> **Teks yang Diberikan**
■ ■ ■ ■ ■
Loading...
EDITORIAL
Penulis: Redaksi Editorial 12:14 WIB | Senin, 29 September 2014

Mengapa Pilkada oleh DPRD Harus Digugurkan?

SATUHARAPAN.COM – Dewan Perwakilan Rakyat (DPR) telah menyetujui agar RUU Pilkada disahkan menjadi Undang-undang (UU) dengan pemilihan dilakukan oleh DPRD. Apakah ini berarti berakhirnya era rakyat memilih langsung Gubernur, Bupati atau Wali Kota mereka? Berlakunya UU tersebut masih bergantung pada Presiden sebagai Kepala Negara  yang akan mengesahkannya, dan memiliki waktu 30 hari sejah disetujui di DPR.

Namun seperti kerasnya suara rakyat yang menghendaki Pilkada langsung oleh Rakyat, UU ini harus segera “digugurkan” melalui uji materiil di Mahkamah Konstitusi (MK). Masyarakat sipil, lembaga dan partai yang sejalan dengan kepentingan rakyat itu harus segera menyiapkan gugatan ke MK.

Kekuasaan yang Korup

Mengapa Pilkada oleh DPRD harus digugurkan atau Pilkada langsung oleh rakyat harus didukung? Kita harus berpijak pada gagasan reformasi 1998, di mana suara rakyat dengan keras menyerukan ditegakkanya kedaulatan rakyat dan diakhirinya pemerintahan otoritarian melalui pembangunan demokrasi. Kemudian rakyat menghendaki pemberantasan korupsi, dan  diakhirinya pemerintahan sentralistik melalui otonomi daerah.
■ ■ ■ ■ ■
> **Tugas 1**
Salin kata demi kata seluruh bagian editorial tentang Pilkada mulai dari "Mengapa Pilkada oleh DPRD Harus Digugurkan?" sampai ke "gugatan ke MK.".
> **Tugas 2**
Tolong terjemahkan kalimat dari editorial tentang Pilkada ini ke dalam bahasa Inggris: "Masyarakat sipil, lembaga dan partai yang sejalan dengan kepentingan rakyat itu harus segera menyiapkan gugatan ke MK."

> **Data yang Dikaji**
■ ■ ■ ■ ■
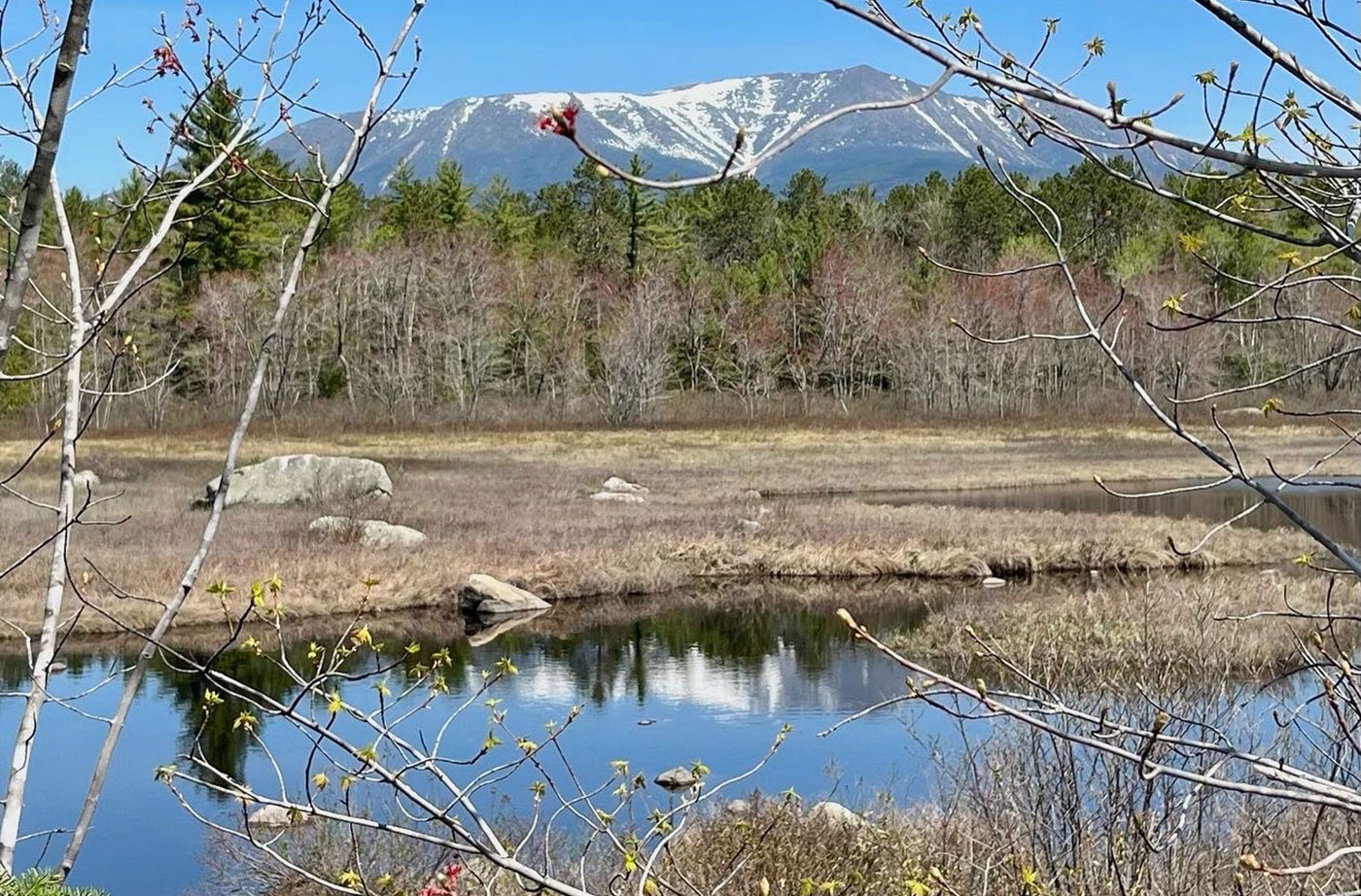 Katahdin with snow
■ ■ ■ ■ ■
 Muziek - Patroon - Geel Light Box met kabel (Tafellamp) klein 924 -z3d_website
■ ■ ■ ■ ■
> **Jawaban Akhir 1**
Mengapa Pilkada oleh DPRD Harus Digugurkan?

SATUHARAPAN.COM – Dewan Perwakilan Rakyat (DPR) telah menyetujui agar RUU Pilkada disahkan menjadi Undang-undang (UU) dengan pemilihan dilakukan oleh DPRD. Apakah ini berarti berakhirnya era rakyat memilih langsung Gubernur, Bupati atau Wali Kota mereka? Berlakunya UU tersebut masih bergantung pada Presiden sebagai Kepala Negara  yang akan mengesahkannya, dan memiliki waktu 30 hari sejah disetujui di DPR.

Namun seperti kerasnya suara rakyat yang menghendaki Pilkada langsung oleh Rakyat, UU ini harus segera “digugurkan” melalui uji materiil di Mahkamah Konstitusi (MK). Masyarakat sipil, lembaga dan partai yang sejalan dengan kepentingan rakyat itu harus segera menyiapkan gugatan ke MK.

> **Jawaban Akhir 2**
Civil society, institutions, and parties that are in line with the people's interests must immediately prepare a lawsuit to the Constitutional Court.